**OBJECTIVE**
Copy the stretch from the line containing "How far from where" through the line containing "Answer: pale bark" word for word, including both of those lines.

Lines of data
++++++++++++++++++++
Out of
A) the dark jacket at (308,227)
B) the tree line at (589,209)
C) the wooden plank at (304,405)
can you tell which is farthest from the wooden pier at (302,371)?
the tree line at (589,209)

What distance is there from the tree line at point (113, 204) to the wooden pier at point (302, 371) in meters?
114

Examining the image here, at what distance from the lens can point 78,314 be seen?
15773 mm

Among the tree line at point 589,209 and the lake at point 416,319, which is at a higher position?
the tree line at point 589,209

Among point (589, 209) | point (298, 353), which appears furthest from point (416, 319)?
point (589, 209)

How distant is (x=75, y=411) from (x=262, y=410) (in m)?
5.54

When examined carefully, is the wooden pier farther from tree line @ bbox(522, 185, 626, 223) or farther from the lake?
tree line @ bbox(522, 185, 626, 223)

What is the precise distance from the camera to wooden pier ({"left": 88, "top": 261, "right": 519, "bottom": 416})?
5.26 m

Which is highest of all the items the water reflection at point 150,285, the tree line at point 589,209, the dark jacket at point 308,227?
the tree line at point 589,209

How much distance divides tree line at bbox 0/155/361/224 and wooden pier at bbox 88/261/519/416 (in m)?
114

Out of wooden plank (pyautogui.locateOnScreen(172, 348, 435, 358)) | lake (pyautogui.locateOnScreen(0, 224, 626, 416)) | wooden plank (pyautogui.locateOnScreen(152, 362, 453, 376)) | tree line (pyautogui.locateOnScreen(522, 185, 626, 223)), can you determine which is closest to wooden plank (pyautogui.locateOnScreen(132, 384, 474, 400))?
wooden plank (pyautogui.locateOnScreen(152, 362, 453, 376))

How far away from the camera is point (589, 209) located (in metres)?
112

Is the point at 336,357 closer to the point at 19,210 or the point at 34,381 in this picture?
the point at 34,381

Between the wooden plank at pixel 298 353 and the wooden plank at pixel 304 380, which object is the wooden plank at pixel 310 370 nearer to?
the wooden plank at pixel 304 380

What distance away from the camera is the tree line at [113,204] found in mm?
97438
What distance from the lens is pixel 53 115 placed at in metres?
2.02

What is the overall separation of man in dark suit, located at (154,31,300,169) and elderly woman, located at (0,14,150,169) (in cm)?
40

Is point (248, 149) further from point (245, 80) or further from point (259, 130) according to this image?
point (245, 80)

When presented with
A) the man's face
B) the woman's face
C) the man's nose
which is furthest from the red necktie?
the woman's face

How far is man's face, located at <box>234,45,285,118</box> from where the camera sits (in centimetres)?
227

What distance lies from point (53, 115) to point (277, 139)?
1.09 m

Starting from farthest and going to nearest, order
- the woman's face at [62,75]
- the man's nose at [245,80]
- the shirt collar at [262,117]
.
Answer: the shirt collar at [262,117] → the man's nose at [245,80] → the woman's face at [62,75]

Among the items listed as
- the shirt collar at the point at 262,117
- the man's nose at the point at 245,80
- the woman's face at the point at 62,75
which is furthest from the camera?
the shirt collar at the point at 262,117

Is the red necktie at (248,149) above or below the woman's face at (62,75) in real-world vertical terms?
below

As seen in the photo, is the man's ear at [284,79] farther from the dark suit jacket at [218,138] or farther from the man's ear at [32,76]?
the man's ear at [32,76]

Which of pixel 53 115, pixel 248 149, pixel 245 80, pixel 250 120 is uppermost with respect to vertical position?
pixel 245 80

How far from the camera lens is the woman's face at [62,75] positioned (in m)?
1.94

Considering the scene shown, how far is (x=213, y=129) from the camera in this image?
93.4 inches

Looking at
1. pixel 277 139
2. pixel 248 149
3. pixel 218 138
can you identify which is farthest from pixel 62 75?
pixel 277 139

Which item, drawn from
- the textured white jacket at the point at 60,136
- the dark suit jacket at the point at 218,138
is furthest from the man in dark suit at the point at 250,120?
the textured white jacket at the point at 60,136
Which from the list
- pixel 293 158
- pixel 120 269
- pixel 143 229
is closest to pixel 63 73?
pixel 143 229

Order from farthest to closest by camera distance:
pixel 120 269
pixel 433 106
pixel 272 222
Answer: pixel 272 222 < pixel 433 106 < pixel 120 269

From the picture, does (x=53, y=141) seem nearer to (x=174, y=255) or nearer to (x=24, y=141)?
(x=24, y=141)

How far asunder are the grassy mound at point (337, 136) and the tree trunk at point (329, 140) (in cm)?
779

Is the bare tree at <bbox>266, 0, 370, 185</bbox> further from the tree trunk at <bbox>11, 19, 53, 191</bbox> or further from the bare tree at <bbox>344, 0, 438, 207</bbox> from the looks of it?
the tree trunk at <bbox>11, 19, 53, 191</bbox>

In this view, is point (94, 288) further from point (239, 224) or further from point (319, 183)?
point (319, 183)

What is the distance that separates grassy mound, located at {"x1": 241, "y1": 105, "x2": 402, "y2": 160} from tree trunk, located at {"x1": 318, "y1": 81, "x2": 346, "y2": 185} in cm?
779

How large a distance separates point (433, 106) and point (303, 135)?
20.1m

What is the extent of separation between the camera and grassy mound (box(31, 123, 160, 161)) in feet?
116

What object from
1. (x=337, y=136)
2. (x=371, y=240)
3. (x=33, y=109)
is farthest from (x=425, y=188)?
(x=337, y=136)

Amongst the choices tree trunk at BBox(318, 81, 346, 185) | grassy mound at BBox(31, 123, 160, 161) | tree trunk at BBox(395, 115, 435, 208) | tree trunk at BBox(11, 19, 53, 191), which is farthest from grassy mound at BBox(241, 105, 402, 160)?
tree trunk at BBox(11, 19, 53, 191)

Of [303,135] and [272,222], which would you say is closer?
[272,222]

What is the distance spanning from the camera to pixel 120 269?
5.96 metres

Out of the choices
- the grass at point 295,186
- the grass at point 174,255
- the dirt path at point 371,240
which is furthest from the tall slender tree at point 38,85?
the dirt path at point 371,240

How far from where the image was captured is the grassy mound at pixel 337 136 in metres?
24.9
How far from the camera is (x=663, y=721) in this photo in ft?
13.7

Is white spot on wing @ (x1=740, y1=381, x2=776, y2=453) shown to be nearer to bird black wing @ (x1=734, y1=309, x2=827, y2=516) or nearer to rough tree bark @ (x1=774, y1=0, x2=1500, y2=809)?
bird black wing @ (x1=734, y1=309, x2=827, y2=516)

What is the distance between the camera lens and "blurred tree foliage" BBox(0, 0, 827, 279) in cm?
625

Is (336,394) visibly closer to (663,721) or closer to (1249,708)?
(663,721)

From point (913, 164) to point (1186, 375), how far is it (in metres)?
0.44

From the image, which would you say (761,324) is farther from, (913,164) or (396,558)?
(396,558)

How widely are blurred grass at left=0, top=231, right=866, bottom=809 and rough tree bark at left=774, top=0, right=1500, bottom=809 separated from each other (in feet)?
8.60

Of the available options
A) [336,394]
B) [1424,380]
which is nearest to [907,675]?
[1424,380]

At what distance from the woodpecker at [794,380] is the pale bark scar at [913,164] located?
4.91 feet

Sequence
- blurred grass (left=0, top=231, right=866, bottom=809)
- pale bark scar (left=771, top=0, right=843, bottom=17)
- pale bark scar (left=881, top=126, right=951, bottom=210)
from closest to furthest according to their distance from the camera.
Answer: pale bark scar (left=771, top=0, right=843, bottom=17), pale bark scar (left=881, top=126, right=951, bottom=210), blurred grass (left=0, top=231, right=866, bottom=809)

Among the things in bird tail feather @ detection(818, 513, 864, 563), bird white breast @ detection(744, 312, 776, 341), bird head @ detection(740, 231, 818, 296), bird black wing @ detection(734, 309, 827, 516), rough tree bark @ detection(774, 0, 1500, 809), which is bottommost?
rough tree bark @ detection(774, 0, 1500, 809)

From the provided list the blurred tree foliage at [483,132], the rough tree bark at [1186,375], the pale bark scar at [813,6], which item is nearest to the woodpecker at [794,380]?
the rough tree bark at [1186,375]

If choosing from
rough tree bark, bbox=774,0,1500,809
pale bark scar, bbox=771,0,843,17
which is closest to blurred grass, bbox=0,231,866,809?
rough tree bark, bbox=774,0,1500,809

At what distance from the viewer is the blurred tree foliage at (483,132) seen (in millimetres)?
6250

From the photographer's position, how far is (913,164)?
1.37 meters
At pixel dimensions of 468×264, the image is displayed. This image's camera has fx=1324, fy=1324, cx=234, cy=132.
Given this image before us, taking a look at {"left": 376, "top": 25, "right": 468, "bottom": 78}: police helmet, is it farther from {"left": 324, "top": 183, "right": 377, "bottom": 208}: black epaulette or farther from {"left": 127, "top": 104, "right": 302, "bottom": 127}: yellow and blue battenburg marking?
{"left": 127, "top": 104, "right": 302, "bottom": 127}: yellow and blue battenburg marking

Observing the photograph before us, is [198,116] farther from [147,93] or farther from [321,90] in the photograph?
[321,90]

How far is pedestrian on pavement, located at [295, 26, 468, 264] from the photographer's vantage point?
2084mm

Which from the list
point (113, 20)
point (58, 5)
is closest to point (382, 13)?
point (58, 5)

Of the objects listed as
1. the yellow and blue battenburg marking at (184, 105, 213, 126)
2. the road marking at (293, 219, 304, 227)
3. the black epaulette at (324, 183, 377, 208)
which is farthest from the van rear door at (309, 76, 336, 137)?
++++++++++++++++++++
**FULL SOLUTION**
How far from where the image was captured is the grassy mound at pixel 337 136 in metres?
24.9
How far from the camera is (x=663, y=721) in this photo in ft?
13.7

Is white spot on wing @ (x1=740, y1=381, x2=776, y2=453) shown to be nearer to bird black wing @ (x1=734, y1=309, x2=827, y2=516) or nearer to rough tree bark @ (x1=774, y1=0, x2=1500, y2=809)?
bird black wing @ (x1=734, y1=309, x2=827, y2=516)

What is the distance between the camera lens and "blurred tree foliage" BBox(0, 0, 827, 279) in cm?
625

Is (336,394) visibly closer to (663,721) or closer to (1249,708)?
(663,721)

From point (913, 164) to point (1186, 375), how far is it (in metres)?
0.44

From the image, which would you say (761,324) is farther from, (913,164) or (396,558)?
(396,558)

How widely are blurred grass at left=0, top=231, right=866, bottom=809 and rough tree bark at left=774, top=0, right=1500, bottom=809 separated from each other (in feet)?
8.60

Of the available options
A) [336,394]
B) [1424,380]
which is nearest to [907,675]?
[1424,380]

At what distance from the woodpecker at [794,380] is the pale bark scar at [913,164] located?
4.91 feet

Sequence
- blurred grass (left=0, top=231, right=866, bottom=809)
- pale bark scar (left=771, top=0, right=843, bottom=17)
- pale bark scar (left=881, top=126, right=951, bottom=210)
from closest to furthest according to their distance from the camera.
Answer: pale bark scar (left=771, top=0, right=843, bottom=17), pale bark scar (left=881, top=126, right=951, bottom=210), blurred grass (left=0, top=231, right=866, bottom=809)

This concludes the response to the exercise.